THE TASK
Pull every line of the entries that has the word "site".

SOURCE MATERIAL
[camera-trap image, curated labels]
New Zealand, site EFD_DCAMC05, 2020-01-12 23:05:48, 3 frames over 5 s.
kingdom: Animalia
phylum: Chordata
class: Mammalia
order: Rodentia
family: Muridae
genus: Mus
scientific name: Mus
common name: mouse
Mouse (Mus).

---

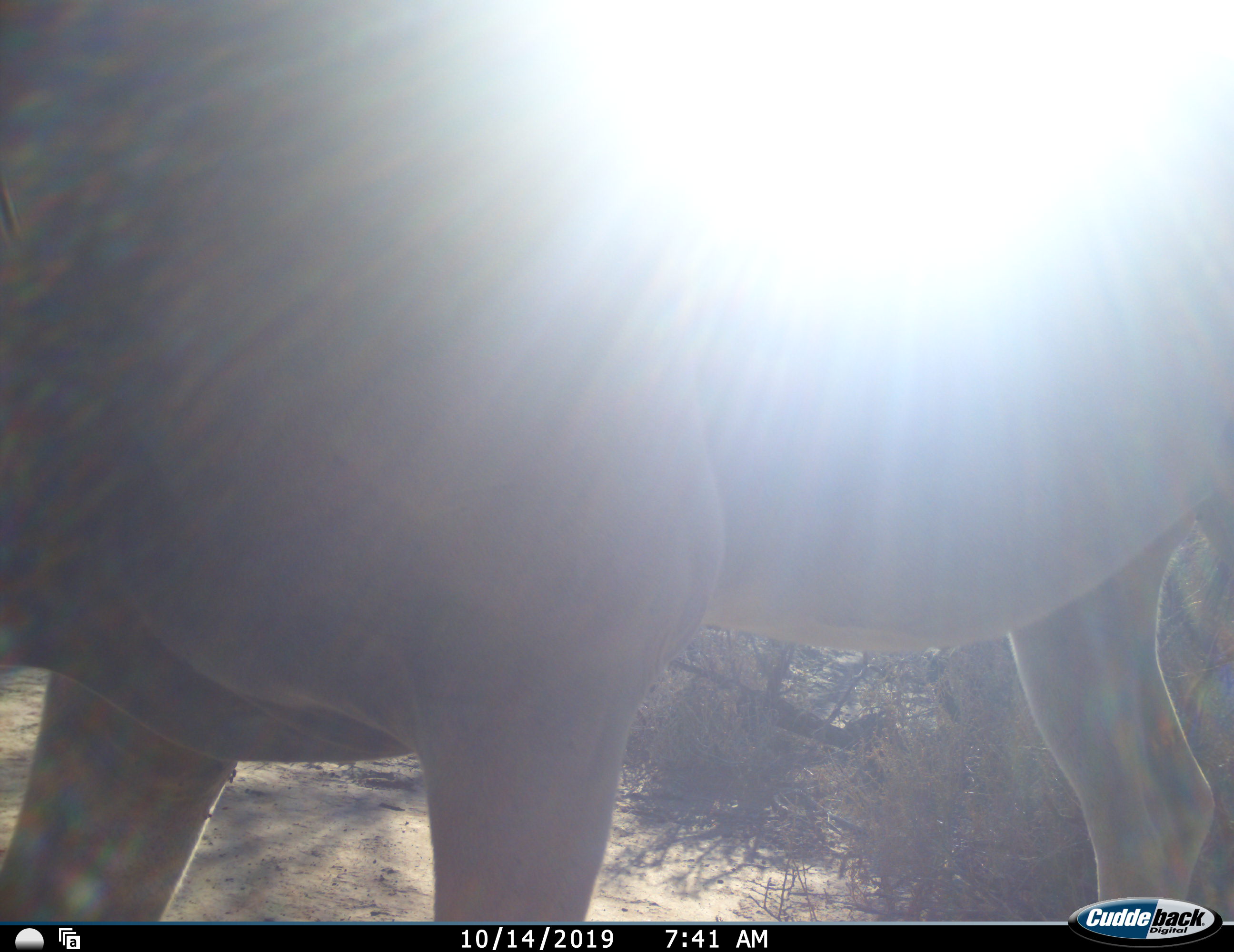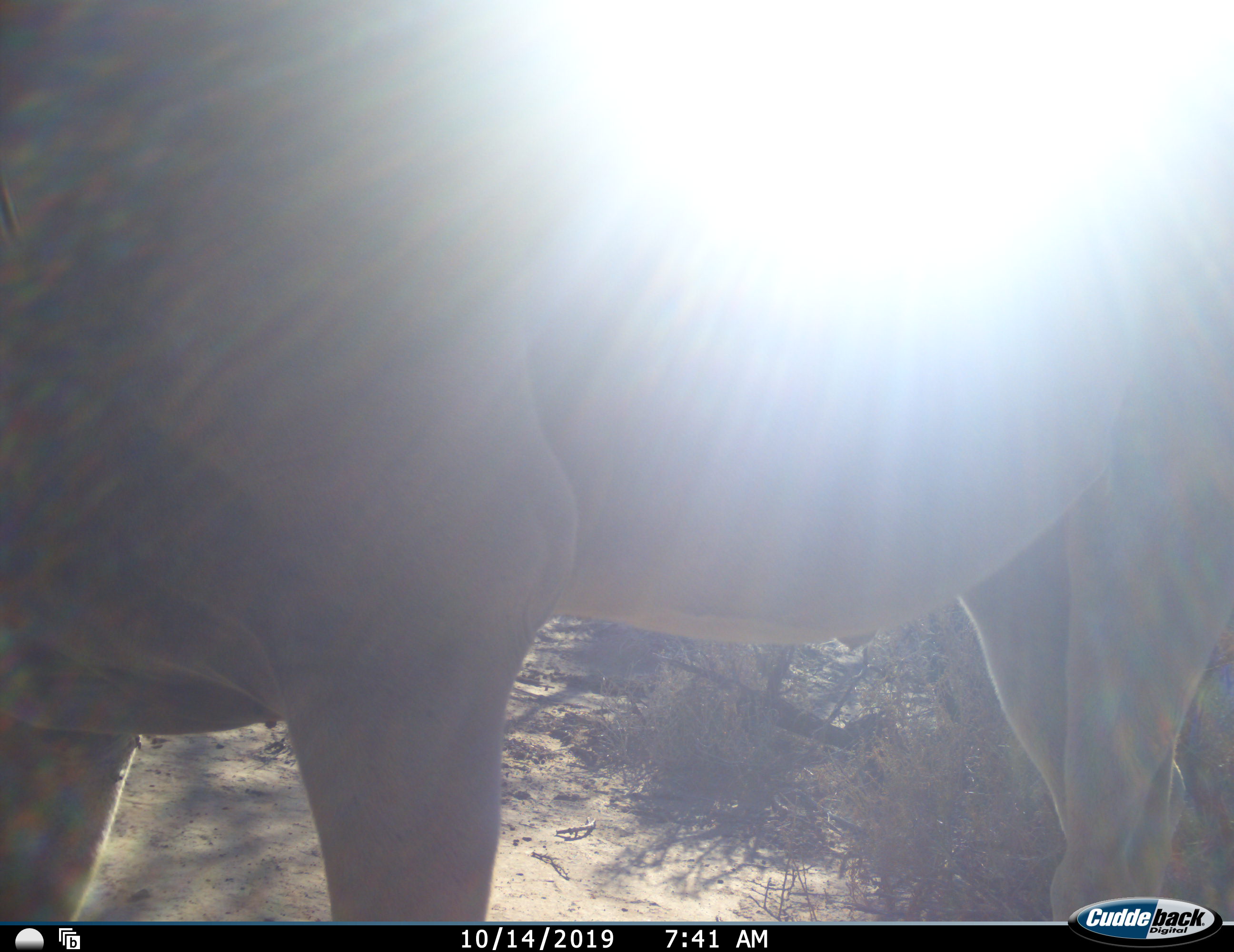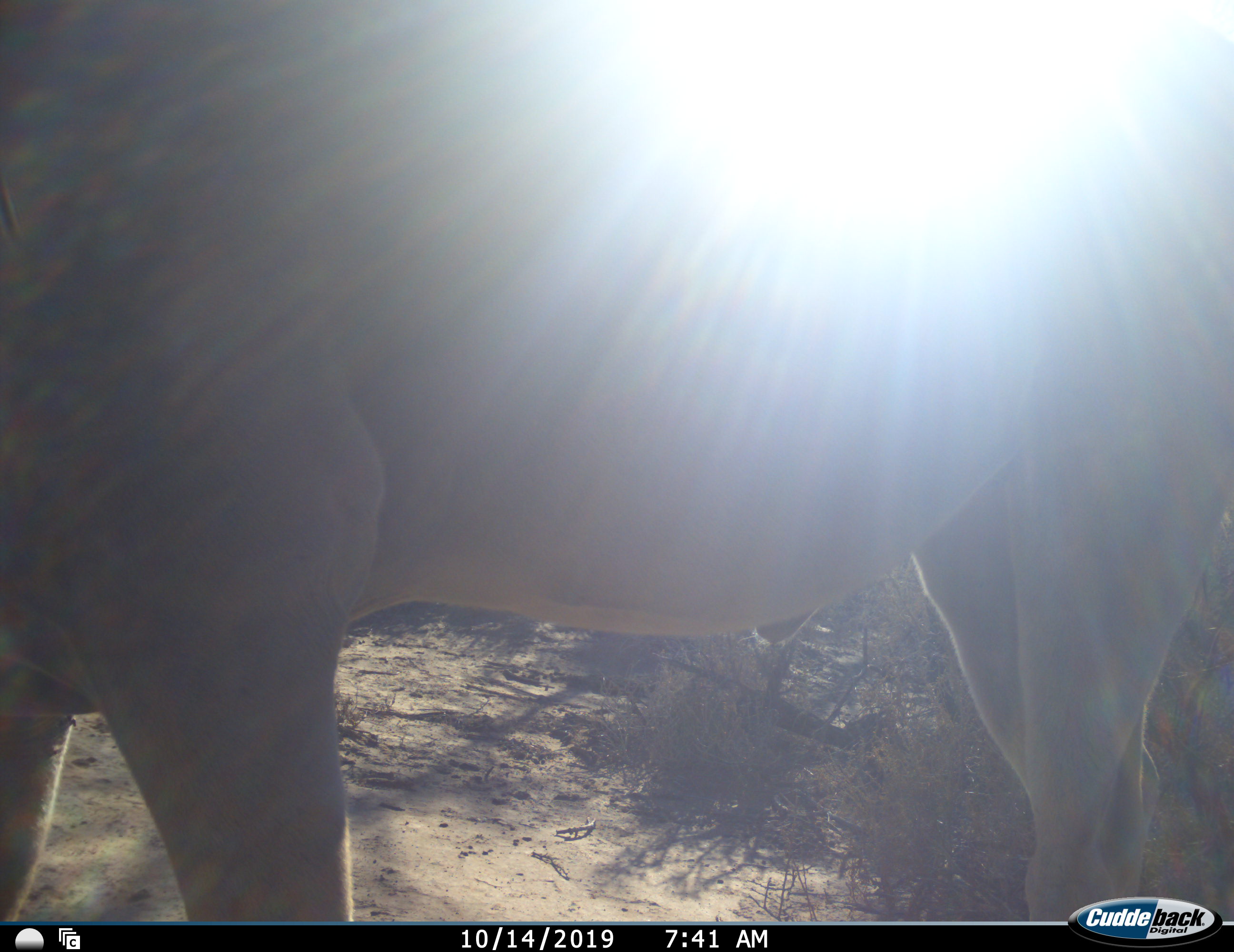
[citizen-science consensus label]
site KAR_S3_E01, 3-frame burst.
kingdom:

SOLUTION
New Zealand, site EFD_DCAMC05, 2020-01-12 23:05:48, 3 frames over 5 s.
site KAR_S3_E01, 3-frame burst.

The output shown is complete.